The US presidential election cycle is a spectacle of carefully cultivated suspense. Yet despite this, elections have mostly followed a remarkably predictable pattern from the mid-twentieth century until now: the two major parties exchange control of the White House every eight years. It wasn’t always this way; in the past, there have been long stretches of one-party dominance. During the seven decades between Abraham Lincoln’s election in 1860 and Herbert Hoover’s defeat in 1932, Republicans won nearly every presidential election. Only two Democrats were victorious during this period: Grover Cleveland and Woodrow Wilson—and the latter won only because Teddy Roosevelt’s third-party run split the Republican vote in 1912. Then, during the New Deal era, Democrats held the White House for two straight decades under Franklin Roosevelt and Harry Truman.
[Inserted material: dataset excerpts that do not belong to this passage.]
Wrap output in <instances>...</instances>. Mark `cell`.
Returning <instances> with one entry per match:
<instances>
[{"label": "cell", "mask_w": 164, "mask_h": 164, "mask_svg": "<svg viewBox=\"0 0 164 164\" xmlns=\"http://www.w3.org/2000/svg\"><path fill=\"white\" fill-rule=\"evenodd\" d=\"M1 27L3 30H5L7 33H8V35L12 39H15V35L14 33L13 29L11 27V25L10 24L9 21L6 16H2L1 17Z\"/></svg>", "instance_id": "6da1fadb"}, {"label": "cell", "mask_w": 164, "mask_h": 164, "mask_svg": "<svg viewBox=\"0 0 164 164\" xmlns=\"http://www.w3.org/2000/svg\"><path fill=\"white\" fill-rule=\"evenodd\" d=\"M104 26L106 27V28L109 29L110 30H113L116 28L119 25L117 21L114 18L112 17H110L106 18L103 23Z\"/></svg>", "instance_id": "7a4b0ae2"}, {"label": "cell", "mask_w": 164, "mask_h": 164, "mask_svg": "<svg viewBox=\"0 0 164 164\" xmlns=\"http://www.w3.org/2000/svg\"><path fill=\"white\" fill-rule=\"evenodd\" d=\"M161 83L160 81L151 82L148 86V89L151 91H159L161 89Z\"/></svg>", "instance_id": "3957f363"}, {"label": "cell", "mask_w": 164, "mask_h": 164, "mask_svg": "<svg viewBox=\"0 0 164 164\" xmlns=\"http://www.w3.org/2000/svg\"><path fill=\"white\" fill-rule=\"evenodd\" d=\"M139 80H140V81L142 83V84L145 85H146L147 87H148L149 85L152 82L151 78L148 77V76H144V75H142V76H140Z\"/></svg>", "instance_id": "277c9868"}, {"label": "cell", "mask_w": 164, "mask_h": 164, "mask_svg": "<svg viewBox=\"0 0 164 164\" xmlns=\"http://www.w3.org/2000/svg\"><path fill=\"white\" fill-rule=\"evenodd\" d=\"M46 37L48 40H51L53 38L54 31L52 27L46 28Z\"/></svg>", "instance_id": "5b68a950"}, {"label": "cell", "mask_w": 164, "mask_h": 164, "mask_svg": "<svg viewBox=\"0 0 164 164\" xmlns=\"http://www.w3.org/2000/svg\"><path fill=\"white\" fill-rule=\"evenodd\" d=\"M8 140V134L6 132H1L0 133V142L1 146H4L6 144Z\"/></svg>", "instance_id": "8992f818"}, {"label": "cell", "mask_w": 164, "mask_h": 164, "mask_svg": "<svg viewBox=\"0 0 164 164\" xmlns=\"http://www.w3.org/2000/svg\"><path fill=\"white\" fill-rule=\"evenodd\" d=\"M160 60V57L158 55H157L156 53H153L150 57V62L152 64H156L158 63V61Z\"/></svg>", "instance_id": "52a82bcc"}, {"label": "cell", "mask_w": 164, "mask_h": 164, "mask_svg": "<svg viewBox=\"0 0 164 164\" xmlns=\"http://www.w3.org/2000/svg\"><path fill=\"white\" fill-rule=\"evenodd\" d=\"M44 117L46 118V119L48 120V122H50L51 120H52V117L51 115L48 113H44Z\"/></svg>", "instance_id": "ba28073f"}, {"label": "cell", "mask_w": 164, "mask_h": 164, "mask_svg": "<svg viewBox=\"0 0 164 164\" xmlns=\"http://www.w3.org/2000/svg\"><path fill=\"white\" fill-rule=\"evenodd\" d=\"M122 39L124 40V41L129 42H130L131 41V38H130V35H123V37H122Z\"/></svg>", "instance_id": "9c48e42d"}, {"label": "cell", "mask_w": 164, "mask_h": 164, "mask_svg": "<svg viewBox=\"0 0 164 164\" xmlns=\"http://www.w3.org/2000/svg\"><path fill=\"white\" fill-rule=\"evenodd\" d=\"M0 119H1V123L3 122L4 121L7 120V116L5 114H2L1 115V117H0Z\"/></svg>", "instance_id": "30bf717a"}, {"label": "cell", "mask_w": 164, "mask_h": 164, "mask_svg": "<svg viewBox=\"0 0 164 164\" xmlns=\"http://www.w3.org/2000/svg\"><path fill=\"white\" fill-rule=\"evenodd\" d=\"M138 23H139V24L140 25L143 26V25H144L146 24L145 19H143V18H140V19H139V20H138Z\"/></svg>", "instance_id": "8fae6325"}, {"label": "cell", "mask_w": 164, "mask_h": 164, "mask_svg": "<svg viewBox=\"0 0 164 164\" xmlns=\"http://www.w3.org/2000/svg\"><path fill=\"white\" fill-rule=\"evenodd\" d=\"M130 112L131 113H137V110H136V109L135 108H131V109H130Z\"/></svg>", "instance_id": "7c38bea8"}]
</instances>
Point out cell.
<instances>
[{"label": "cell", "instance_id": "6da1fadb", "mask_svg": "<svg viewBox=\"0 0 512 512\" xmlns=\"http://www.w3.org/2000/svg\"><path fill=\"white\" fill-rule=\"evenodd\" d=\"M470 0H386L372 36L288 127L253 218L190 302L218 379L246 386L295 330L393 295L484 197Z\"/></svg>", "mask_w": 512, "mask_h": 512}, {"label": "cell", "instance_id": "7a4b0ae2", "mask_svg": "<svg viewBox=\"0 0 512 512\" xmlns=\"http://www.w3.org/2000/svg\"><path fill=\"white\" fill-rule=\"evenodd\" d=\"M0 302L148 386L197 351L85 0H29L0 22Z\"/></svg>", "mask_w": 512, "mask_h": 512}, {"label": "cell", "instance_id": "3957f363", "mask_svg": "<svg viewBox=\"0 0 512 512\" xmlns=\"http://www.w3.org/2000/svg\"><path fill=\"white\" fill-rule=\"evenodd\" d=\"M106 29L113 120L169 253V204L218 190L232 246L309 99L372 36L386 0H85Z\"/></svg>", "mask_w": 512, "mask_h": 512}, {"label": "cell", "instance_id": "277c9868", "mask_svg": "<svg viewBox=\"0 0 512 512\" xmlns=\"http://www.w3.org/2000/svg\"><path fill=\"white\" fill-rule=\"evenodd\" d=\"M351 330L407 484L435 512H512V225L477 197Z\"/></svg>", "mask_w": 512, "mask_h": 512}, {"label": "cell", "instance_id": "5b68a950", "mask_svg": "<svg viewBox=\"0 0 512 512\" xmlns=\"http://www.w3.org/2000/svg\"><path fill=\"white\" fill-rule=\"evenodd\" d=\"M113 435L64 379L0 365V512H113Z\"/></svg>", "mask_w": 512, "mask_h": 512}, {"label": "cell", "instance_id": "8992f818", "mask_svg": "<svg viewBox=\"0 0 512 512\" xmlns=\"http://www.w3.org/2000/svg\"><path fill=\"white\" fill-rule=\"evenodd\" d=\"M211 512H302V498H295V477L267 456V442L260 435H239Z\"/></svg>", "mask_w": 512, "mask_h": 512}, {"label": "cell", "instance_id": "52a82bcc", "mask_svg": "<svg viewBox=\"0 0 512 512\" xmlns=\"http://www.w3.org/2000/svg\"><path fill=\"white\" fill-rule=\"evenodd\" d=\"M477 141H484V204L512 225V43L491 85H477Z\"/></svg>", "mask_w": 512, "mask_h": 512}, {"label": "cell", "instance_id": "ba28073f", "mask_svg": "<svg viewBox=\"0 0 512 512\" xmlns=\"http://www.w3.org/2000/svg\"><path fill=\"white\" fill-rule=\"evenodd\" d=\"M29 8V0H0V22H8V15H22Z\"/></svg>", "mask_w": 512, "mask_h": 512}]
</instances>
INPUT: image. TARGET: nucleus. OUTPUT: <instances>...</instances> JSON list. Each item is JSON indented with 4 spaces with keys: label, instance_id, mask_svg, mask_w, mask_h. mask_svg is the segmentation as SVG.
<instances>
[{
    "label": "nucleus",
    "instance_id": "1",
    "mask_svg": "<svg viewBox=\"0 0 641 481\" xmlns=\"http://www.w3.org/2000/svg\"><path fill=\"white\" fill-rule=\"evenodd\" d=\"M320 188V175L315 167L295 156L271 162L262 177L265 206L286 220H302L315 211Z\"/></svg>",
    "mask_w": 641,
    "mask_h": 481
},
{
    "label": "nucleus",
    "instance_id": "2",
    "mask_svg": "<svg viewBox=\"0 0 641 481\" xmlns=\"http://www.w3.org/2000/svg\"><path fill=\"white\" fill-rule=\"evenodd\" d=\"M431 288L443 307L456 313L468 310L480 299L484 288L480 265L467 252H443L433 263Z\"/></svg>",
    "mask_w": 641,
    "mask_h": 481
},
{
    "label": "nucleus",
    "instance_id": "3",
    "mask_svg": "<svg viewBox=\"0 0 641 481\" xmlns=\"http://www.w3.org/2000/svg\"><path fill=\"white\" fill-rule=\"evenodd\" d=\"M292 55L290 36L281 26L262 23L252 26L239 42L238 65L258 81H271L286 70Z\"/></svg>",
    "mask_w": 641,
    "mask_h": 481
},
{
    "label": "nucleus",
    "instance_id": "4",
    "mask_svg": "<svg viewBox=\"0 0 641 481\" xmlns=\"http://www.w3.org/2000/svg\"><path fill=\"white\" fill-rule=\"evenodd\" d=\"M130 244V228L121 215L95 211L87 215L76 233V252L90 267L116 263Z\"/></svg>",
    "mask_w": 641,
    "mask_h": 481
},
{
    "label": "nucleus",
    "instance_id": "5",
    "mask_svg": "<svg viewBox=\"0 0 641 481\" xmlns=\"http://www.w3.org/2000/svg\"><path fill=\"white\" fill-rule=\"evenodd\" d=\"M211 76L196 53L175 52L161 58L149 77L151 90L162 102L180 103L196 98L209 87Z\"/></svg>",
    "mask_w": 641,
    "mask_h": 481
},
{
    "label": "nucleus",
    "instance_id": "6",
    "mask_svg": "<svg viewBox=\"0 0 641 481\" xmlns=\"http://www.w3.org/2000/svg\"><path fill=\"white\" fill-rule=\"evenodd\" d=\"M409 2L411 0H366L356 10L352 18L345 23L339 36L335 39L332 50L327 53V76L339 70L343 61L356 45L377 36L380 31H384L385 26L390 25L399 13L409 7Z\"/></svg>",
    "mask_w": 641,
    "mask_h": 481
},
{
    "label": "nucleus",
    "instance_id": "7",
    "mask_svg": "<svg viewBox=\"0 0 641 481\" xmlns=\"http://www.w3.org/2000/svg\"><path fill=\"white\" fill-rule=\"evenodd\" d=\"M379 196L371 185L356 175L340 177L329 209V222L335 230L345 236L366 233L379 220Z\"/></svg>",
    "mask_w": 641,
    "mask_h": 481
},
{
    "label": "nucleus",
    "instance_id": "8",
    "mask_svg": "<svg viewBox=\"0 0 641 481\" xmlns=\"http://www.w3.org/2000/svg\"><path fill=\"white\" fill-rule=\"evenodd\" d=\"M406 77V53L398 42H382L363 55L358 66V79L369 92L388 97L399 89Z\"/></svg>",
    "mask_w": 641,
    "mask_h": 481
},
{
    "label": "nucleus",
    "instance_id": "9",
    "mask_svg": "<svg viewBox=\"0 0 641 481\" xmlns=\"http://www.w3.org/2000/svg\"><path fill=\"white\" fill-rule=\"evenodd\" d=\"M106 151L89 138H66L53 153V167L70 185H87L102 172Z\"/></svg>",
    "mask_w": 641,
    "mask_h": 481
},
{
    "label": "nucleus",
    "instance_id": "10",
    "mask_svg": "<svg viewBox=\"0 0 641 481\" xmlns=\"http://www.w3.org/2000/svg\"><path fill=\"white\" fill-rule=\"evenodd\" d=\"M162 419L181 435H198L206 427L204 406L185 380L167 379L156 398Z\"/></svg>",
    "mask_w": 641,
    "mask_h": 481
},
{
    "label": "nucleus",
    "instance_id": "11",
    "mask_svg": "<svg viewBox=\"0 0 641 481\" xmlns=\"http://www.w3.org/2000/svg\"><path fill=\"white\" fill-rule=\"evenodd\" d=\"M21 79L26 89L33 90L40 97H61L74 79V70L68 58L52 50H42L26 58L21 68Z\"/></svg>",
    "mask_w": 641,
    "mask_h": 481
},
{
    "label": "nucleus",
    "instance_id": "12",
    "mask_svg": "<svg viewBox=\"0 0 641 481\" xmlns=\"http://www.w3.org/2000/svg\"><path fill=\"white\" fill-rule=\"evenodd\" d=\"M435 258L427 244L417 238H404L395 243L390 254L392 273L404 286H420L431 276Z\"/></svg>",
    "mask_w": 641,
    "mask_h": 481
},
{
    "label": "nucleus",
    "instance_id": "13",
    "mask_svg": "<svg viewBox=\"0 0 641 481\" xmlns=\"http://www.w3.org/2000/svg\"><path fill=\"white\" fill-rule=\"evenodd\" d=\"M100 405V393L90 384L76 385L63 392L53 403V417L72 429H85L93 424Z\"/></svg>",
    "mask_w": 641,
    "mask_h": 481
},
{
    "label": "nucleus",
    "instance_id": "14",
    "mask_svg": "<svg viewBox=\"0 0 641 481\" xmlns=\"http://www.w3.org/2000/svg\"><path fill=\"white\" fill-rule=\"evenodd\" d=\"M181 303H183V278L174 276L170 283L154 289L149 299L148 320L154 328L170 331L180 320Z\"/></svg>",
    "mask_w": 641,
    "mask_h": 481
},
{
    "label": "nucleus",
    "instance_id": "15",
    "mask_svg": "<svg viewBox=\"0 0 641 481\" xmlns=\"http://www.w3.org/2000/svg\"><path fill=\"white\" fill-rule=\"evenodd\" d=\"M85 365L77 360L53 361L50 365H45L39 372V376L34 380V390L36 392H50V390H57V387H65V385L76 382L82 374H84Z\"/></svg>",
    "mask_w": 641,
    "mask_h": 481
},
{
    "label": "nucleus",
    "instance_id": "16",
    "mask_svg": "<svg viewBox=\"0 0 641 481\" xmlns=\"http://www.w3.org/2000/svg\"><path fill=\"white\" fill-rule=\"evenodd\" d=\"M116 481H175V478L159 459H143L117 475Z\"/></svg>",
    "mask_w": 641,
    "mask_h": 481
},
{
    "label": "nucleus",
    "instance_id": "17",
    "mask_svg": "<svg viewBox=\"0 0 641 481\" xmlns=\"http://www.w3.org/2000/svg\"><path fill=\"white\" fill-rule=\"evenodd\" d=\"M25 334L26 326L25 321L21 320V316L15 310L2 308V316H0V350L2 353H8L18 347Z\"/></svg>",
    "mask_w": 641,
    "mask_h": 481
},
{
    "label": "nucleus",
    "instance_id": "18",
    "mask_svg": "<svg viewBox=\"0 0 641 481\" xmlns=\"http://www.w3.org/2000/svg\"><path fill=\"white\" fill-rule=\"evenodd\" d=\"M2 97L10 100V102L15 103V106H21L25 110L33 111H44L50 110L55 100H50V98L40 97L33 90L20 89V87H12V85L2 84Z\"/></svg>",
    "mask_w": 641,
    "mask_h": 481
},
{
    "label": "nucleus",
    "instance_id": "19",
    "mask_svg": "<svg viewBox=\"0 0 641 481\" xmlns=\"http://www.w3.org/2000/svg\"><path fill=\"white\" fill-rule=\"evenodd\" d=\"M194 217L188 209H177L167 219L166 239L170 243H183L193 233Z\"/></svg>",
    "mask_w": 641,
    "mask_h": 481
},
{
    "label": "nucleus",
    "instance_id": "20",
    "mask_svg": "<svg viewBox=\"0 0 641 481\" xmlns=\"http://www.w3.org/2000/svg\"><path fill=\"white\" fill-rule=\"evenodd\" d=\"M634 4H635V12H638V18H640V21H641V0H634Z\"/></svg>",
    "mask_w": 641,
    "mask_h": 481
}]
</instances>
But once Truman left office, the eight-year pattern took hold and, for all the vagaries of American politics, it remained surprisingly durable for the next seven decades. Eight years of Dwight D. Eisenhower were followed by eight years of John F. Kennedy and Lyndon Johnson, which were followed by eight years of Richard Nixon and Gerald Ford. Every two terms, like clockwork, the party controlling the White House switched. The one major exception to this was the Reagan-Bush era, when the Republican Party managed to hold the White House for three terms in a row, beginning with Ronald Reagan’s victory over the incumbent Jimmy Carter in 1980. But that was an anomaly; after Bill Clinton won in 1992, the parties returned to the eight-year trade-off. In fact, one could say that during this entire period, there was only one anomalous election: that of 1980. If the eight-year pattern had held firm, Carter would have won reelection, and been replaced in 1984 by a Republican, who would have governed through 1992. The last two terms of the Reagan-Bush era were already baked in; the first was an unexpected gift to Republicans, and the only deviation from the pattern.
That is, until 2020. For the first time since Jimmy Carter, one of the two major parties only managed to hold the White House for a single term. Had all gone according to schedule, Donald Trump would be finishing his second term now, and a Democrat would be waiting to take his place. We all know what happened instead: a one-term Trump was followed by a one-term Joe Biden, who will now be followed, even more improbably, by a second Trump term.